Our media, which allows claims of Cuba’s “entirely free” health care to go unchallenged, told us they were upset that COVID vaccines were in short supply. But everything has been in short supply. Farmland that could be cultivated with modern techniques is wasted by political bullies who must control everything even when there’s nothing left. Little abuelas are saying they have lived under communism for 60 years and they’re sick of it. The protests sprang up everywhere. Police have ushered hundreds of people off the streets, beating them for protesting or “disappearing” them. World reports some of the details here.
Communists blocked all or most of the country’s Internet access early on, prompting U.S. advocates to talk about deploying special Internet beacons like we did in Puerto Rico a few years ago. Doctors are now speaking up about the sorry condition of state-run hospitals. Health is not a particular care of the state.
This week, Cuba has made it illegal to complain online, so the video last month of a woman crying hysterically over her son bleeding to death under state-run care, wounds caused by police, would be a crime to record and share. Praising the all-knowing, ever-benevolent state is all that’s allowed.
With this going on, I found it difficult to read 1984. The parallels were too strong, the story too dark. It was akin to enduring my mother’s death in a hospital a couple years ago and later trying to watch a Korean TV drama set in a hospice care facility in which characters regularly pass away.

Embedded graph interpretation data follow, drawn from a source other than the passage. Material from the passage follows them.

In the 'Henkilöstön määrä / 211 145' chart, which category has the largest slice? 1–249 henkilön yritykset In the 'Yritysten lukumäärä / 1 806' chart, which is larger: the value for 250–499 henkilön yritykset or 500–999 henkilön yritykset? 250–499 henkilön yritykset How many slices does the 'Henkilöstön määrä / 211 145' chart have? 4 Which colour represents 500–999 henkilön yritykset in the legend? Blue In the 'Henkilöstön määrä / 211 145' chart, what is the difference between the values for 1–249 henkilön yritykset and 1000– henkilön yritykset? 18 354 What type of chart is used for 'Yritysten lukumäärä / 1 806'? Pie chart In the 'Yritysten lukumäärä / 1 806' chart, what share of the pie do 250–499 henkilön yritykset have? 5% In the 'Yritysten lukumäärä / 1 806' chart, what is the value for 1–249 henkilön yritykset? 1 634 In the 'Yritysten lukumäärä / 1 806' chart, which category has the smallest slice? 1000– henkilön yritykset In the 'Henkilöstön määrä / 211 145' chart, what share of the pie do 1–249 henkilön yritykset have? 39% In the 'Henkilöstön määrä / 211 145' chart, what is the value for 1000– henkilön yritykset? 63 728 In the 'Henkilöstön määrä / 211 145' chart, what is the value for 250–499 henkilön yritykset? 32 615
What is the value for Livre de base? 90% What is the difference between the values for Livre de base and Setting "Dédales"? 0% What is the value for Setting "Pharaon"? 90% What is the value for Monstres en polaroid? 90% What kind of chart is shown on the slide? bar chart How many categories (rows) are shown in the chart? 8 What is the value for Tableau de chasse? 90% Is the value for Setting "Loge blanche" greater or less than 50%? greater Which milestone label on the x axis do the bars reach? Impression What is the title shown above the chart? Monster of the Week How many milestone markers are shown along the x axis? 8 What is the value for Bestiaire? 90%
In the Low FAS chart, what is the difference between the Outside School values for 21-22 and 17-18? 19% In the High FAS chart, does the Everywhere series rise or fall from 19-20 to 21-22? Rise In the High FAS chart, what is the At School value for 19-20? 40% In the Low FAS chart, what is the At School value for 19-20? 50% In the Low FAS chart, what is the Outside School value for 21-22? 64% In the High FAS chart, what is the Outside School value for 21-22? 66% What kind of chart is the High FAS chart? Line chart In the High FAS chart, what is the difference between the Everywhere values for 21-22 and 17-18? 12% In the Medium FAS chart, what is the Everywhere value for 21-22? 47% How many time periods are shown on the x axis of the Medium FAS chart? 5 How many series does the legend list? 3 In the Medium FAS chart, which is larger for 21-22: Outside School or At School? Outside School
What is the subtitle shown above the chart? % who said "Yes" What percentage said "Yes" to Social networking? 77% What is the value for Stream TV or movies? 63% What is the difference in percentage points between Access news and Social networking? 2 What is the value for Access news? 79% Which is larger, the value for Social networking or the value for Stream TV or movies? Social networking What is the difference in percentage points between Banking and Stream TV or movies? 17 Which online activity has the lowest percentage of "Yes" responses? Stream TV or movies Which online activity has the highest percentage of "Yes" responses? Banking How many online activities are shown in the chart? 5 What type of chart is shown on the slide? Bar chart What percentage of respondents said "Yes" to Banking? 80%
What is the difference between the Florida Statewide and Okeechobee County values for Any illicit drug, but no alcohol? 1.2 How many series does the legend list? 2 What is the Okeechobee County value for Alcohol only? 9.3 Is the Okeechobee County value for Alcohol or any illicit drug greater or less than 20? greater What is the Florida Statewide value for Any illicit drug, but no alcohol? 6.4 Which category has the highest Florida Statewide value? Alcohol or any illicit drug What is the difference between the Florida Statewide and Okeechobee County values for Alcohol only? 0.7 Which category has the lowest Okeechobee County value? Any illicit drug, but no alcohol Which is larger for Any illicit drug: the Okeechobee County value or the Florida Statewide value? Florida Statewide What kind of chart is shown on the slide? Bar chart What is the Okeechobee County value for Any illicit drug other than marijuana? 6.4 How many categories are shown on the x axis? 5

I made it through about 70-90 pages. I heard a professor (I think) say he thought the book felted dated, pulled out of history’s dustbin. I think it describes Cuba perfectly. A country at war with ideological enemies. History constantly rewritten to agree with present claims. Enthusiastic support of our dear leader is required from all. No one is interested in discussing the truth or exploring possibilities. No one wants personal risk or neighborly respect. The state speaks for the people, because the people have no voice of their own.
I don’t find that kind of fear entertaining or enlightening.
I wonder if Cuba has their own version of Newspeak.